To continue an intersectional approach to solutions including service provision, evaluation, training, and research, Dr. Scott asks to consider the intersection of people’s personhood. “What would it look like if our language and history-taking recognized the trifecta of Blackness, girlhood, and womanhood in our care?” she asked. “It will look like investing in Black women-led research and improvement and implementation of initiatives that study Black girl’s and women’s perspectives on sexual activity, sexual behavior, and the agency they may lack but also seek to achieve and sustain.”
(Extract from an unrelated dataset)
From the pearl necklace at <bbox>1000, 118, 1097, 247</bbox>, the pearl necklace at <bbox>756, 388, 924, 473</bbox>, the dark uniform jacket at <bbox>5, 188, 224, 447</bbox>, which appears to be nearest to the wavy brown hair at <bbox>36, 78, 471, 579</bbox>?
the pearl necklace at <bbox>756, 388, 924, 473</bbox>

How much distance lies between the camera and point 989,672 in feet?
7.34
Dr. Scott recalled finding and sharing the following quote several years ago after discovering the disparate rates of HIV and mortality risks among Black women and birthing bodies in comparison to the level of care received:
Black women choosing to live is resistance. Black women choosing ourselves is resistance. Black women choosing joy is resistance. Black women loving black women is resistance. Anyone loving black women is resistance. Black women being is resistance. I am resistance simply because I’m here. – Kimberly McCrae (Gaubault)
Today, Dr. Scott adds a new truth to this sentiment: “Black women and people having sex, getting pregnant, ending pregnancy, staying pregnant, birthing a baby, creating a family, and living beyond pregnancy and childbirth together in a thriving parent-child relationship are acts of resistance and resilience.”
Dr. Scott is the CEO of Birthing Cultural Rigor, LLC, which formed as a living act of resistance to disrupt the status quo through knowledge and dissemination of narratives of care, fulfillment, delay or denial during childbirth hospitalization. Their vision is a more humane and just health system that integrates patient experiences and community wisdom into health services design, provision, evaluation, and training.